Footnote 1: French Minister of Marine Lucien Lacaze.

Footnote 2: The Chief of French Naval Staff was Vice Adm. Ferdinand de Bon.

Footnote 3: French Naval Attaché Adm. Maurice-Henri Baron Mercier de Lostende.

Footnote 4: Capt. Fitzmaurice M. Acton.

Footnote 5: Adm. Sir John R. Jellicoe.

Footnote 6: Fastnet, a small islet in the Atlantic Ocean, is the southernmost point in Ireland. It lies 4 miles southwest of Cape Clear Island and 8 miles from County Cork on the Irish mainland.

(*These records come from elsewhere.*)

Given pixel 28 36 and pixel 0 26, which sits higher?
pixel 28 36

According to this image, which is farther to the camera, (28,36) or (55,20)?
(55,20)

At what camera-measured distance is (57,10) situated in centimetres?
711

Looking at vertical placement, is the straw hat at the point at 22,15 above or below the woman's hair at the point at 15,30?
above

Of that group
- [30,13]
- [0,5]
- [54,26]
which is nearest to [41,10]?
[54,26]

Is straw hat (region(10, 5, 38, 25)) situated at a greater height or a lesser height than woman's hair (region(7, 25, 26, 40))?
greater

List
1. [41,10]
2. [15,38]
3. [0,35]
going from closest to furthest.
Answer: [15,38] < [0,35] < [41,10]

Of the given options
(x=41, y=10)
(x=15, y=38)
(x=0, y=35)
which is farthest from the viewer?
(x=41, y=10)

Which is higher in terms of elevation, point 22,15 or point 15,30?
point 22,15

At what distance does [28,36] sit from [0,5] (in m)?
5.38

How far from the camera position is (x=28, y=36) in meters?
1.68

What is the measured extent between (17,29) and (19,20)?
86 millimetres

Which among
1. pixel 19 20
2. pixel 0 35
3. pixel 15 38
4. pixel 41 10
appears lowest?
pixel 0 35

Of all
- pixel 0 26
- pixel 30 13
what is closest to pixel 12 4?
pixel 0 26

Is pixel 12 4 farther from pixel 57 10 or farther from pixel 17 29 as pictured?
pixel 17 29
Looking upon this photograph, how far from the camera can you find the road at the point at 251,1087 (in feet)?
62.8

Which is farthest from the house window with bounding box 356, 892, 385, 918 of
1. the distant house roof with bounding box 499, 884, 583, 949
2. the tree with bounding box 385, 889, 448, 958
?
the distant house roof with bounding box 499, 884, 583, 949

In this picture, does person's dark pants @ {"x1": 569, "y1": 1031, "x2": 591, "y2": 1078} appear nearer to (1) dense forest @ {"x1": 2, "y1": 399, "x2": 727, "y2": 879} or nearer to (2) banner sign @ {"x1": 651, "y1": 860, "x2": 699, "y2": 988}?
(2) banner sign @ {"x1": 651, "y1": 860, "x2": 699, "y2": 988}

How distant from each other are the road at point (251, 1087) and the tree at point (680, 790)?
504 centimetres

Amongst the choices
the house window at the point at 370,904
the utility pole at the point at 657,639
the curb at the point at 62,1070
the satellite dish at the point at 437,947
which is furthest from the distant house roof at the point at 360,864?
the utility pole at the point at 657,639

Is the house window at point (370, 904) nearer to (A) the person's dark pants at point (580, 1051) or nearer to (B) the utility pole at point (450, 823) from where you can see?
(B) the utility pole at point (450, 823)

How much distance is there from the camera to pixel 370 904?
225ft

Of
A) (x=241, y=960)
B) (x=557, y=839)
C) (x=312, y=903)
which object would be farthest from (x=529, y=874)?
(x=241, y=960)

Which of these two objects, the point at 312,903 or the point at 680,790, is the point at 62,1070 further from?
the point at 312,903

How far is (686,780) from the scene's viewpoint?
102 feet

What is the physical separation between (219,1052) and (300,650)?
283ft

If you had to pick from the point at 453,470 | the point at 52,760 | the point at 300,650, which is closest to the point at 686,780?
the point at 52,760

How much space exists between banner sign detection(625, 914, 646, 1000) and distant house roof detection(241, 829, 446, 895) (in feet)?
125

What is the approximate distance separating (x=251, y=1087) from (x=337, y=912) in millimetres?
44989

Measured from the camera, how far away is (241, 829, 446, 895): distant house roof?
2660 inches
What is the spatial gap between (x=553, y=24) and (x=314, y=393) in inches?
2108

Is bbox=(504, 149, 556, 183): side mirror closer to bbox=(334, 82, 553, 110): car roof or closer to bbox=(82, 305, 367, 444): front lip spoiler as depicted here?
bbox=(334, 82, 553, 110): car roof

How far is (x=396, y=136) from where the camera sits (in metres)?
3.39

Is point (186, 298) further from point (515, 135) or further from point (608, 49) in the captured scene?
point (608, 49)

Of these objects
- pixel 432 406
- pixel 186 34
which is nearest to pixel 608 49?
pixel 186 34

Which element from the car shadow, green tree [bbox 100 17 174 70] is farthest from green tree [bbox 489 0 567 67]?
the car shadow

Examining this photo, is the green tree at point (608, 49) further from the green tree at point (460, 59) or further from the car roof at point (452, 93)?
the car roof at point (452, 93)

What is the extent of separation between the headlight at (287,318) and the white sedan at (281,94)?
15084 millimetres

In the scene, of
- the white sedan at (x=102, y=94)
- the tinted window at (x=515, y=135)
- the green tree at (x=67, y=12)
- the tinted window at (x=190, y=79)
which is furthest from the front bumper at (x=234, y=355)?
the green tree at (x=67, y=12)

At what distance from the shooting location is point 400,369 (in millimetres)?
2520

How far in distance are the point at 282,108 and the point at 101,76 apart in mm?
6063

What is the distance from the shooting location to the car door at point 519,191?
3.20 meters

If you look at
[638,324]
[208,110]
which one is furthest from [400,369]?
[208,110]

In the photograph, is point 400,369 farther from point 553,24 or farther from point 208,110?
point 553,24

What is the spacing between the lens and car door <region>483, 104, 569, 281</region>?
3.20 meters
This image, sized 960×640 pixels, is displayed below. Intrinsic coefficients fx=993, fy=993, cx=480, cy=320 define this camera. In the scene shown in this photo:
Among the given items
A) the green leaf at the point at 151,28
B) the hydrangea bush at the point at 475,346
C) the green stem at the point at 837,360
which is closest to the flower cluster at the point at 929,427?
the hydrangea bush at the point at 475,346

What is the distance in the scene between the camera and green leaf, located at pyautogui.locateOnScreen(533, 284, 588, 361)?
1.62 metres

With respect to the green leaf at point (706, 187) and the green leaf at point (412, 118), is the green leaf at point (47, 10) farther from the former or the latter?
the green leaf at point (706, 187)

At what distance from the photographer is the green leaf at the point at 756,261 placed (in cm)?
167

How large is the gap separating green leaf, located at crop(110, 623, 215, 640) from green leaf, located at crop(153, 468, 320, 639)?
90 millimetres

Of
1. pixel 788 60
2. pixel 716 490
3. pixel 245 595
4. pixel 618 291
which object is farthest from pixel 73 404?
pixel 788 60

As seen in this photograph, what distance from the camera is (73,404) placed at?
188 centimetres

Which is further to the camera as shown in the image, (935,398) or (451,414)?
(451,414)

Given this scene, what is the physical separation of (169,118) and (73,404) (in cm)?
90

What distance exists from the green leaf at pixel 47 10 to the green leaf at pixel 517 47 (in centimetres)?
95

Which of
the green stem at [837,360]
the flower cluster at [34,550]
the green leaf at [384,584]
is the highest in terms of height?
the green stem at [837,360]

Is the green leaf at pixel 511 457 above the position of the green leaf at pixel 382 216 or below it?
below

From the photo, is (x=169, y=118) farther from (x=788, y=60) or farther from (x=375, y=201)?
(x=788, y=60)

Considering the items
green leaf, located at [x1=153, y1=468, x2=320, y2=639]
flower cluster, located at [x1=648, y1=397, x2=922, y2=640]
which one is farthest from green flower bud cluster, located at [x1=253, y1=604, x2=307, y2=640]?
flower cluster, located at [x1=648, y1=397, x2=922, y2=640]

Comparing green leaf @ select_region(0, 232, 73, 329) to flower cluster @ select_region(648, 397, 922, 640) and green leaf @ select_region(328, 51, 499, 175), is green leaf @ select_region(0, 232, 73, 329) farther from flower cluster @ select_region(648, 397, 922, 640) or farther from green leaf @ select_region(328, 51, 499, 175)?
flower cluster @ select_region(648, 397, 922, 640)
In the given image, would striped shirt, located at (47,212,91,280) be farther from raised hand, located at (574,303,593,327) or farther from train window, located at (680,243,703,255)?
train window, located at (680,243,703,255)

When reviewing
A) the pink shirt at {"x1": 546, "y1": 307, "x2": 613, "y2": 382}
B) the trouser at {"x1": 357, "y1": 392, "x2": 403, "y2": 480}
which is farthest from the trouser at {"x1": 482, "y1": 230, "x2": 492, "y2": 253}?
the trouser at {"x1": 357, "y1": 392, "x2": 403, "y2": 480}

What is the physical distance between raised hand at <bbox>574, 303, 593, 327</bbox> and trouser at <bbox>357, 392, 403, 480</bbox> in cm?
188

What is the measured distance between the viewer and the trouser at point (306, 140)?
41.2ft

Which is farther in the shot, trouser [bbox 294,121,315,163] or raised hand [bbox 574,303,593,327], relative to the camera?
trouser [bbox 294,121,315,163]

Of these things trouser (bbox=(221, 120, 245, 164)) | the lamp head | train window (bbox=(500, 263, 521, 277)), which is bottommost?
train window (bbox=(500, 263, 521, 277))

Footnote 7: On 4 May, Sims wrote his wife that the group had reached “the exact conclusion for which I have been contending and which I have been recommending to Washington.” Sims to Anne Hitchcock Sims, 4 May 1917, DLC-MSS, Sims Papers. In congressional hearings in 1920, Sims used this cablegram to argue that French naval authorities were “in complete agreement as to the necessity of concentrating our effort in one area,” the coast of Ireland. Sims said he was surprised when he learned “later in the month” that the Navy Department had ignored his advice and would send “patrol vessels” to operate on the French coast. Sims was also angered because he was not given any details concerning this deployment despite repeatedly asking for it. Naval Investigation: 122-23. However when wrote his wife on 4 May he mentioned that he had learned that “50 patrol boats” were soon to be sent to France and that he was to command them. He did not complain in this letter but only reveled in the fact that he was to command “all anti-submarine craft in European waters,” adding “Clearly, this is the most important and responsible American naval command so far in the war.” Sims to Anne Hitchcock Sims, 4 May 1917, DLC-MSS, William S. Sims Papers.  Moreover, in a cable of 2 May, Adm. Dudley R. S. De Chair reported that the French delegation, then in the United States, was “much disgruntled” by the “concessions” made to the British concerning the destroyers. De Chair to British Admiralty, 2 May 1917, UK-KeNA, Adm. 137/655. Finally, Secretary of the Navy Josephus Daniels noted in an entry of his diary on 7 May that he was visited by Adm. William S. Benson, Chief of Naval Operations, and RAdm. Leigh C. Palmer, head of the Bureau of Navigation, who urged Daniels “to send an Admiral to France as well as England.” Daniels however decided “After cablegram from Sims it was clear that there ought to be only one command abroad.” DLC-MSS, Josephus Daniels Papers, Diary, Roll 1.